--- BEGIN Stored data ---
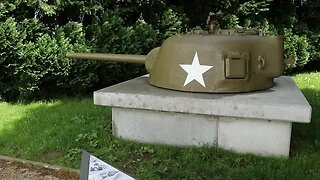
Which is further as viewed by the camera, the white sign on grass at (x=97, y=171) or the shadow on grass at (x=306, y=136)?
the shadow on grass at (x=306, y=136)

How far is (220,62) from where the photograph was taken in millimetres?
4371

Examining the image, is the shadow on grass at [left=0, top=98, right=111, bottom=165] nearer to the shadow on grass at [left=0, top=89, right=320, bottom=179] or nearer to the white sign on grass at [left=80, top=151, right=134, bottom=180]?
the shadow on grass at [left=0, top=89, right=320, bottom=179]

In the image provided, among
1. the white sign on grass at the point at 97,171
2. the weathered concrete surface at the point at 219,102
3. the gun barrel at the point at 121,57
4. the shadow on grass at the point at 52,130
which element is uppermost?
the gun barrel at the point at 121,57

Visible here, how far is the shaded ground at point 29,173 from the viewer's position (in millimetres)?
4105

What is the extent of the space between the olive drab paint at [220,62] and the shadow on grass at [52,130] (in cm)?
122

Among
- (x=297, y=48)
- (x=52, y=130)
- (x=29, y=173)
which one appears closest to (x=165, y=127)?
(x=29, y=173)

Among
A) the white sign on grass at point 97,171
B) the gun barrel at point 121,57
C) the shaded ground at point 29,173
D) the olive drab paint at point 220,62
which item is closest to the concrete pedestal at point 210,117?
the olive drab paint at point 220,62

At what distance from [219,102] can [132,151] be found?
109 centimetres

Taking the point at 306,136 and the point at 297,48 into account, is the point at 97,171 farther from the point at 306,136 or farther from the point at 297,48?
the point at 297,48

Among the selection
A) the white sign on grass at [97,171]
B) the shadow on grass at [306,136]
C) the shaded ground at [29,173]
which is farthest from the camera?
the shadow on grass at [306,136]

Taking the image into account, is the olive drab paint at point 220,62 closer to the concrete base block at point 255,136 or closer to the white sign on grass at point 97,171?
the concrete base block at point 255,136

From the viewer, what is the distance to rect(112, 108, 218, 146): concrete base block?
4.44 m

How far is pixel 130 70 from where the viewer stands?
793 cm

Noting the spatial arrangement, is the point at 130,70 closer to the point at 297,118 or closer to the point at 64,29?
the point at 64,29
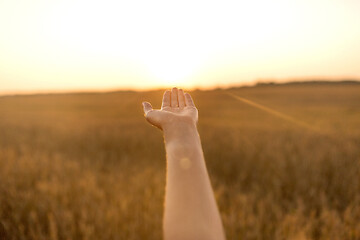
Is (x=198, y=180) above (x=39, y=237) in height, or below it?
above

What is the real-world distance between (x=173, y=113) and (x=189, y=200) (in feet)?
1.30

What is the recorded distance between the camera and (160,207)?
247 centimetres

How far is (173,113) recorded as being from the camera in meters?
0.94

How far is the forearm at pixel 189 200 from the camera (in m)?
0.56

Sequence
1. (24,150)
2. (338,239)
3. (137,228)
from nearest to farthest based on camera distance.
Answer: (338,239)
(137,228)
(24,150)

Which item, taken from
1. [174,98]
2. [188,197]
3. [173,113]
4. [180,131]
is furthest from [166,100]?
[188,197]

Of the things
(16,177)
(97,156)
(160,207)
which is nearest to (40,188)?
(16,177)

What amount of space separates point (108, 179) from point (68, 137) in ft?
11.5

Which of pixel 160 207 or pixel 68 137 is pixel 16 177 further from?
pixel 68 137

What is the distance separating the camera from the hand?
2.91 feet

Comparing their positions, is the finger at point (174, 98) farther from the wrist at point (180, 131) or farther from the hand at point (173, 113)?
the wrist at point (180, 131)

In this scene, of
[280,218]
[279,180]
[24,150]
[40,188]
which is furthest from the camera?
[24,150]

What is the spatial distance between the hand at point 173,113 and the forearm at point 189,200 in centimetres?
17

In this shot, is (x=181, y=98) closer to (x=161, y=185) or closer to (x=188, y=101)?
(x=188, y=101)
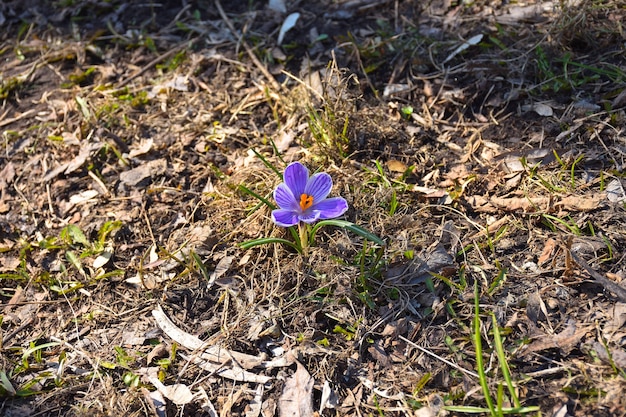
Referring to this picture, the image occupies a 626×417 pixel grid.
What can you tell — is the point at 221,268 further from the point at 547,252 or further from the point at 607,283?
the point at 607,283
--- END Stored data ---
--- BEGIN Stored data ---
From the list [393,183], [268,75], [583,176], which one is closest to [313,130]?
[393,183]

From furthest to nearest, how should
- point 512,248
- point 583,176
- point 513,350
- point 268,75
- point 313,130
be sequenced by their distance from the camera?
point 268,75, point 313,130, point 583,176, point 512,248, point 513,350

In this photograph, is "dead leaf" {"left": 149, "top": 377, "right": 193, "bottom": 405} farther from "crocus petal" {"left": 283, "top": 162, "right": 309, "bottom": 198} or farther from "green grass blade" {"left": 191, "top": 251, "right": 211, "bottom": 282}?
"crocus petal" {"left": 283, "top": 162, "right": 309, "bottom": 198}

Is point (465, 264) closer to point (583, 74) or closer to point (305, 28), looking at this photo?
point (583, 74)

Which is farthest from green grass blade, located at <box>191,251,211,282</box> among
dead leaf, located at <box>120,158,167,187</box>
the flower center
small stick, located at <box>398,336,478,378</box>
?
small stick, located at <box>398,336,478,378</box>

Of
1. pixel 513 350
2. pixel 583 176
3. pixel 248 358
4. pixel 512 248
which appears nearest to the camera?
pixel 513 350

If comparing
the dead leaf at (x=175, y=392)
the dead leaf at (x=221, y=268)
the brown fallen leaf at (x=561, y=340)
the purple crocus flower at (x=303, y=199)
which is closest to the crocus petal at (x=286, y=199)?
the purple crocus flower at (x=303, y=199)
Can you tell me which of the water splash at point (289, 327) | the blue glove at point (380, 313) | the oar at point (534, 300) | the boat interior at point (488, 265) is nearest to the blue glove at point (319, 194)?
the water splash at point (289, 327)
--- END Stored data ---
◆ **Task prompt**: Put the data from the line with "Examining the image, is" to the line with "109 centimetres", both included, into a JSON list of strings with one string per line and no blank lines.

◆ **Complete response**:
[
  "Examining the image, is the shadow on grass at [left=0, top=98, right=111, bottom=165] nearer to the shadow on grass at [left=0, top=89, right=320, bottom=179] or nearer to the white sign on grass at [left=80, top=151, right=134, bottom=180]?",
  "the shadow on grass at [left=0, top=89, right=320, bottom=179]",
  "In the image provided, among",
  "1. the white sign on grass at the point at 97,171",
  "2. the weathered concrete surface at the point at 219,102",
  "3. the gun barrel at the point at 121,57",
  "4. the shadow on grass at the point at 52,130",
  "which element is uppermost?",
  "the gun barrel at the point at 121,57",
  "Visible here, how far is the shaded ground at point 29,173 from the viewer's position (in millimetres)?",
  "4105",
  "What is the extent of the space between the olive drab paint at [220,62] and the shadow on grass at [52,130] (in cm)?",
  "122",
  "Among",
  "- (x=297, y=48)",
  "- (x=52, y=130)",
  "- (x=29, y=173)",
  "which one appears closest to (x=165, y=127)?",
  "(x=29, y=173)",
  "Among",
  "A) the white sign on grass at point 97,171",
  "B) the gun barrel at point 121,57",
  "C) the shaded ground at point 29,173",
  "D) the olive drab paint at point 220,62",
  "which item is closest to the concrete pedestal at point 210,117?",
  "the olive drab paint at point 220,62",
  "At what distance from [219,102] can [132,151] be found?",
  "109 centimetres"
]